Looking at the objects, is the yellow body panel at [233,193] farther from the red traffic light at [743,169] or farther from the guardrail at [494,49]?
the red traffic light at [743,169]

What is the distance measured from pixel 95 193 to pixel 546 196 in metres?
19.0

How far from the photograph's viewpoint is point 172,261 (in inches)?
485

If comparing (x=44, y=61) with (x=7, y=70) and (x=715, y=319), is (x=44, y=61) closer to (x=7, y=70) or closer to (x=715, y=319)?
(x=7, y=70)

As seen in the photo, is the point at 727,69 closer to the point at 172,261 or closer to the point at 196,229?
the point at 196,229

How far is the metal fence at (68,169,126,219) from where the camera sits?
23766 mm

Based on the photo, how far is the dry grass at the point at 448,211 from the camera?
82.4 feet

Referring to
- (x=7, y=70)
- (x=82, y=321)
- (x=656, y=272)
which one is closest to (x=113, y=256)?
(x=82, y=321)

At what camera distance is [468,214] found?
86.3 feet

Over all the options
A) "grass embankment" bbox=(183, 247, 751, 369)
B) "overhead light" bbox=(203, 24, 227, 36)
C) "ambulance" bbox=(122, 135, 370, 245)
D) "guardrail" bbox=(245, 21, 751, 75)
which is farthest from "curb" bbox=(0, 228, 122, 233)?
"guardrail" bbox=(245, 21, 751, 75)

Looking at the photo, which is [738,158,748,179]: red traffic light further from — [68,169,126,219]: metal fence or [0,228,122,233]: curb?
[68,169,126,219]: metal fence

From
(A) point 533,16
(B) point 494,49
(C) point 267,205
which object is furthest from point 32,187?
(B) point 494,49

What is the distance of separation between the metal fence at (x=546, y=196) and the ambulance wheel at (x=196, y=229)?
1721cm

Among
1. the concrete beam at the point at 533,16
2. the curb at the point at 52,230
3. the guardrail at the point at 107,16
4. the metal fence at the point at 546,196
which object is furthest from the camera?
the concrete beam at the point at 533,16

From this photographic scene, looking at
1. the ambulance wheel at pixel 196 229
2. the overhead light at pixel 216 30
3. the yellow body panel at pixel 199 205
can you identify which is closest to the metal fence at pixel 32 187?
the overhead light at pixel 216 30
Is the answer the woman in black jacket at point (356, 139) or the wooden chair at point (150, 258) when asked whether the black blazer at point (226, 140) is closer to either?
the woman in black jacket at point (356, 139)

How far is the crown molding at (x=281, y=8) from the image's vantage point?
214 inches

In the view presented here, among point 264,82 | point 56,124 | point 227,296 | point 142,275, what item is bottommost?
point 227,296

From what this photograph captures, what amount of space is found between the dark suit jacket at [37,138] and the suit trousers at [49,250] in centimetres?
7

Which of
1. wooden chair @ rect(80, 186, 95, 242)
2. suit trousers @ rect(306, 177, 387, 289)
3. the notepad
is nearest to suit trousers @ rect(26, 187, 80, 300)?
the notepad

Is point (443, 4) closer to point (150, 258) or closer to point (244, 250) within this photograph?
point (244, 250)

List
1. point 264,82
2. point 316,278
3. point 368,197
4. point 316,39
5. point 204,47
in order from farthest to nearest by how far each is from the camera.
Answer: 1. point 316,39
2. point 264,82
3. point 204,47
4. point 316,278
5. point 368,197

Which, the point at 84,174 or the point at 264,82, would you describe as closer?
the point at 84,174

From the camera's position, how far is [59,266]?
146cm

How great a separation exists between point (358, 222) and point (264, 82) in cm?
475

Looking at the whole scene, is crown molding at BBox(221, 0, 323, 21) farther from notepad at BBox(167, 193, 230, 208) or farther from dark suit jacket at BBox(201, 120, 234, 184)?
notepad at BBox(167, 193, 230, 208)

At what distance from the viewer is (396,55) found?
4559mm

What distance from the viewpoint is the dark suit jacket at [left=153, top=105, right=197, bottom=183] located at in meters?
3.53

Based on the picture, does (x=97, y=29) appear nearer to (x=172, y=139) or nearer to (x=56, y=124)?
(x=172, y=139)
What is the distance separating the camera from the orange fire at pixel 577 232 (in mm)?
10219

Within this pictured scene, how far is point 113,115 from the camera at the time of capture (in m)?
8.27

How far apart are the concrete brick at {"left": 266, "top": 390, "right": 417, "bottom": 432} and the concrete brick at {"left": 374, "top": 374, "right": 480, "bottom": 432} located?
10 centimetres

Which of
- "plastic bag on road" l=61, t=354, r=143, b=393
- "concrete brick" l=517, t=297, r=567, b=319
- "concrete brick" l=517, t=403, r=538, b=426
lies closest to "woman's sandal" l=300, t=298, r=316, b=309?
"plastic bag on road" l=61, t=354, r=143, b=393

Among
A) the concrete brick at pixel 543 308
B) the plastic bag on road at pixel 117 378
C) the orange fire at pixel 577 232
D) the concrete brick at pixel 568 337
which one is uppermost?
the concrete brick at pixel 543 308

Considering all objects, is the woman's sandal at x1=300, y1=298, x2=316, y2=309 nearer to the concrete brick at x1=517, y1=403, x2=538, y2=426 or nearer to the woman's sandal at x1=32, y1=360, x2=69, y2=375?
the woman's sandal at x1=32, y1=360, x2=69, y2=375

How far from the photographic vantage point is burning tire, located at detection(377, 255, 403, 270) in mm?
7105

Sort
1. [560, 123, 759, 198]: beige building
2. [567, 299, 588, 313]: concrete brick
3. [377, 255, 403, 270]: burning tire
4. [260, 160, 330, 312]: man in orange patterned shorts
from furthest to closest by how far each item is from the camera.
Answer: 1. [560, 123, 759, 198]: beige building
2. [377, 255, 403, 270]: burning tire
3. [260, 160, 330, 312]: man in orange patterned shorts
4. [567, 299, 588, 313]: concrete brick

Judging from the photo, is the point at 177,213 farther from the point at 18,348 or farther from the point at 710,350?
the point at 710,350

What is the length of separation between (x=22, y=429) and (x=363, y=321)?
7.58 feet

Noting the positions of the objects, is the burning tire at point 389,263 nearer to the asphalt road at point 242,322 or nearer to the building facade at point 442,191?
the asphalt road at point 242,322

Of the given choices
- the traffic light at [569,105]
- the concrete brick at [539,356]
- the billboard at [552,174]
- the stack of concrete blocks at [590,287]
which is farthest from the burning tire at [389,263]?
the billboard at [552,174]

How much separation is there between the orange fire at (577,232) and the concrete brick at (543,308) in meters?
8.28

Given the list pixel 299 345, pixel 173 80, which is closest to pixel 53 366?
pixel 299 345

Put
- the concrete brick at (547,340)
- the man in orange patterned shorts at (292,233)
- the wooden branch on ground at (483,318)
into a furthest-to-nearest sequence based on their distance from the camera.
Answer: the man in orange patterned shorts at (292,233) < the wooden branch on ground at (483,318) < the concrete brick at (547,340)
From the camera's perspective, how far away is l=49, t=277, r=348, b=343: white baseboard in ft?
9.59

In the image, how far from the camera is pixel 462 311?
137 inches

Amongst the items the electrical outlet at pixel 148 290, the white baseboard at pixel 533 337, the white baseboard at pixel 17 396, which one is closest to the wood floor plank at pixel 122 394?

########################################

■ **TO BE DONE**
How many lines of the records above contain the string "molding"? Case counts. Reply with only the number.

■ **EXERCISE RESPONSE**
2